Renewable Portfolio Standard

How's 225% Sound to You?

Written by Brian Hicks
Posted December 11, 2007

A renewable portfolio standard (RPS) is a policy that mandates a certain percentage of produced electricity come from renewable resources.

The energy bill currently being debated in Congress would ensure that utilities generate 15% of their electricity renewably by 2020. And while it's unclear whether or not that provision would make it into the final version of the bill--President Bush has indicated he will veto it anyway if it does--some states have already adopted such a measure.

In fact, certain states have adopted policies that dwarf the modest one causing so much tension in the Senate. California, where I'm currently attending the greenXchange Global Marketplace Conference, has an RPS ensuring that 20% of its energy comes from renewables by 2010.

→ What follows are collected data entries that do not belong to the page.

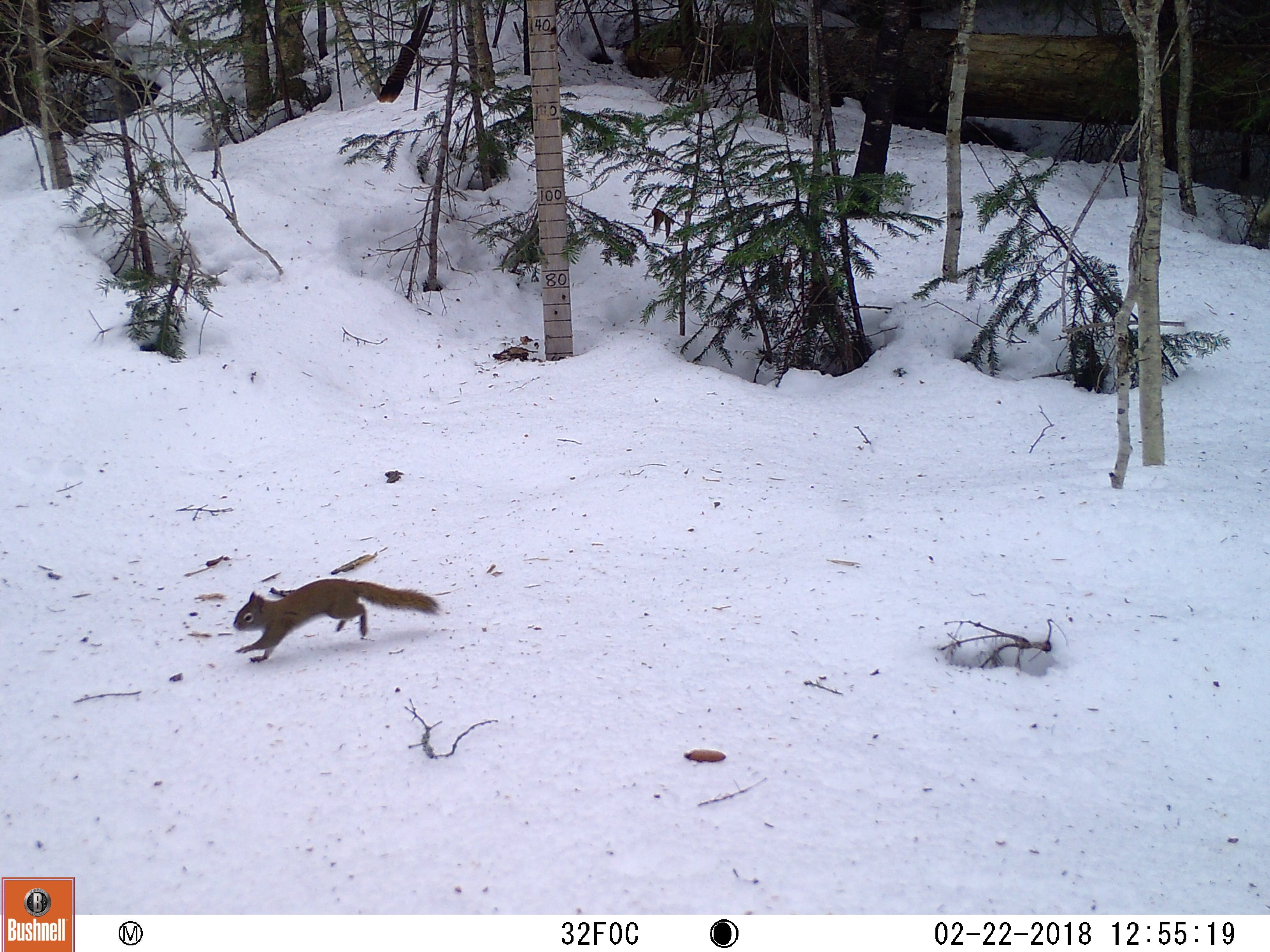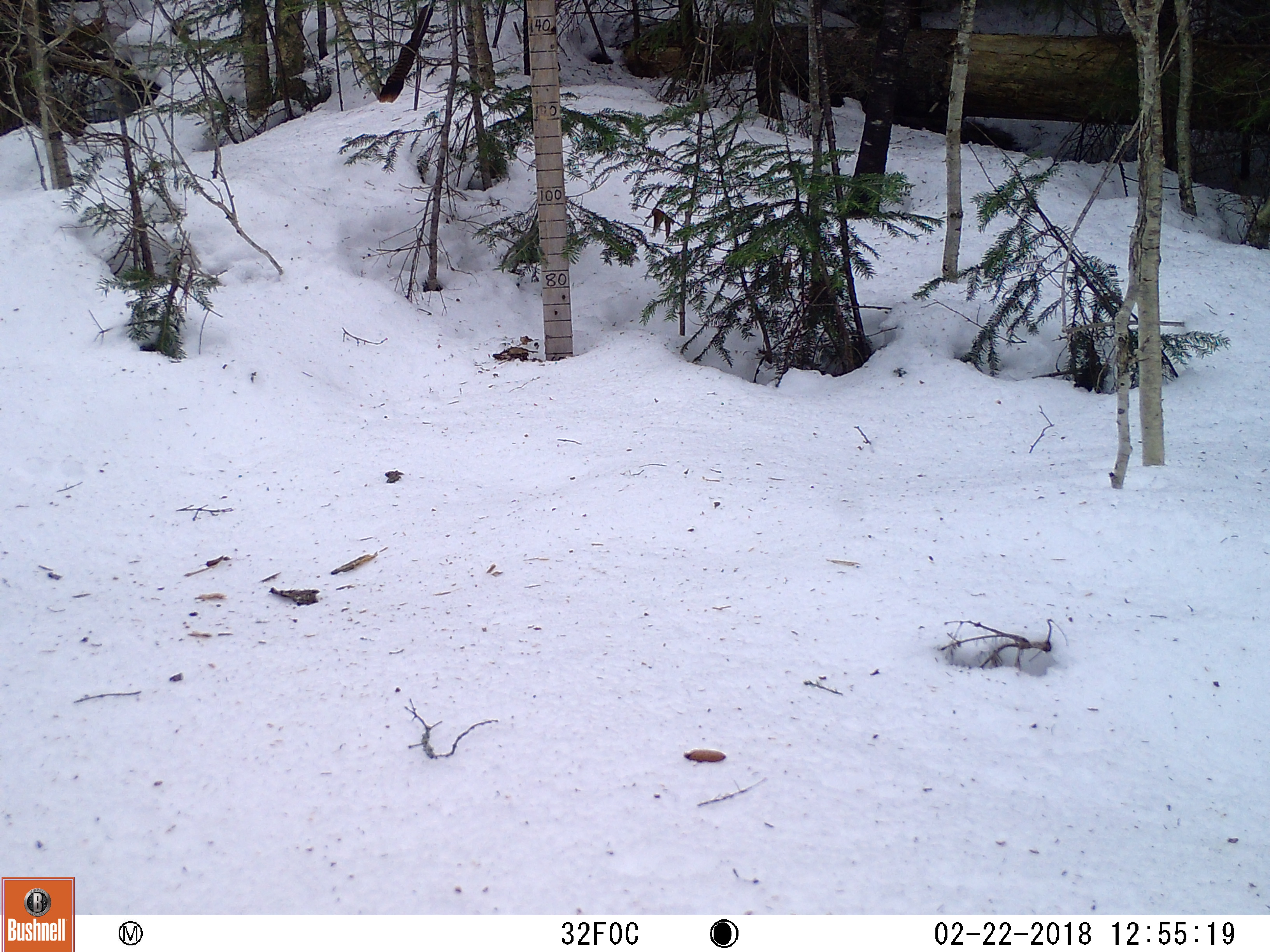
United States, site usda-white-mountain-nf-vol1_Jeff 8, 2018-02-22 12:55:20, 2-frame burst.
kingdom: Animalia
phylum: Chordata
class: Mammalia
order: Rodentia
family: Sciuridae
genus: Tamiasciurus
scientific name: Tamiasciurus hudsonicus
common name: red squirrel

That, coupled with other green initiatives, means that California will have reduced their statewide emissions 17% from 1990 levels by 2010. To put that in perspective, countries that signed on to Kyoto have to reduce their emissions a collective average of 5% from 1990 levels by 2012.

And New Mexico will get 20% of its energy the same way by 2020. That state is home to Governor Bill Richardson, one of the most outspoken presidential candidates when it comes to the energy issue.

In his keynote address at the conference yesterday, he called the current energy bill "shameful and pathetic", arguing that much more needs to be done by way of adopting renewable energy technologies.

He added, "Flirting with $100 oil isn't flirting at all. It's a serious relationship--an affair." And nearly "1/3 of the trade deficit goes to pay for $100 oil."

But I digress.

Even without a national plan-though it would be nice-28 states and the District of Columbia have already instituted some form of RPS (three of those states have voluntary targets, whatever that means). Those states make up over half of the US population and account for well over half of the domestic electricity sales. So you can see where this issue is headed.

The consensus, at least at this conference, is that we will have a national RPS in the next two to three years, no matter who wins the White House in 2008. There also seems to be widespread belief among the financial professionals and politicians here that we'll have a federally mandated cap-and-trade system for carbon emissions in that same time.

According to David Abel, Chairman of VerdiXchange and host of the conference, "We need to shift how we connect the green dots. The solutions are in the marketplace, we just need to scale them up."

That's exactly what Yaniv Tepper of the Angeleno Group, a California-based private equity firm with over $200 million tied up in clean-tech companies, thinks is going to happen. His firm, which used to never even look at renewable energy companies, now believes there is windfall profit potential due to:

  • High oil and gas prices
  • Aging electric infrastructure
  • Increased environmental restrictions and corporate mandates, and
  • A push toward energy independence


A litany of others in the venture capital and private equity world feel the same way. One after another they paraded to the podium using phrases like "high growth rates", "increased initial public offerings (IPOs) and mergers and acquisitions" and, my favorite, "We finally figured out how to make money off this stuff."

If there were any remaining doubt about the financial viability or profit potential of the kind of companies Green Chip recommends, it should all now be abated. These are, after all, the same men who made fortunes in oil and gas companies and the dot-com boom of the 1990s.

And I couldn't get any greater pleasure than when I saw lists of some of the companies these fund managers are investing in pop up on their PowerPoint slides. Many were companies we've already recommended to our Green Chip Stocks subscribers.

Companies like Ormat Technologies Inc. (NYSE: ORA), which has climbed well over 225% since late 2004, and which we've been in since early 2005. Take a look at a chart for Ormat Technologies:

ormat technologies (NYSE: ORA)

And there others that are still too nascent to mention here, but that I imagine will have similar charts in a similar timespan. So unless you have millions of dollars in disposable income that you are willing to invest in endowment funds, hedge funds, public-private partnerships or venture capital start-ups, I suggest you consider joining Green Chip Stocks.

Because, let's face it, national renewable portfolio standard or not, there is money being made hand over fist. And not just here in the States, but around the globe as well. In fact, British Energy Secretary John Hutton said this week that England could be entirely powered by offshore wind turbines by 2020.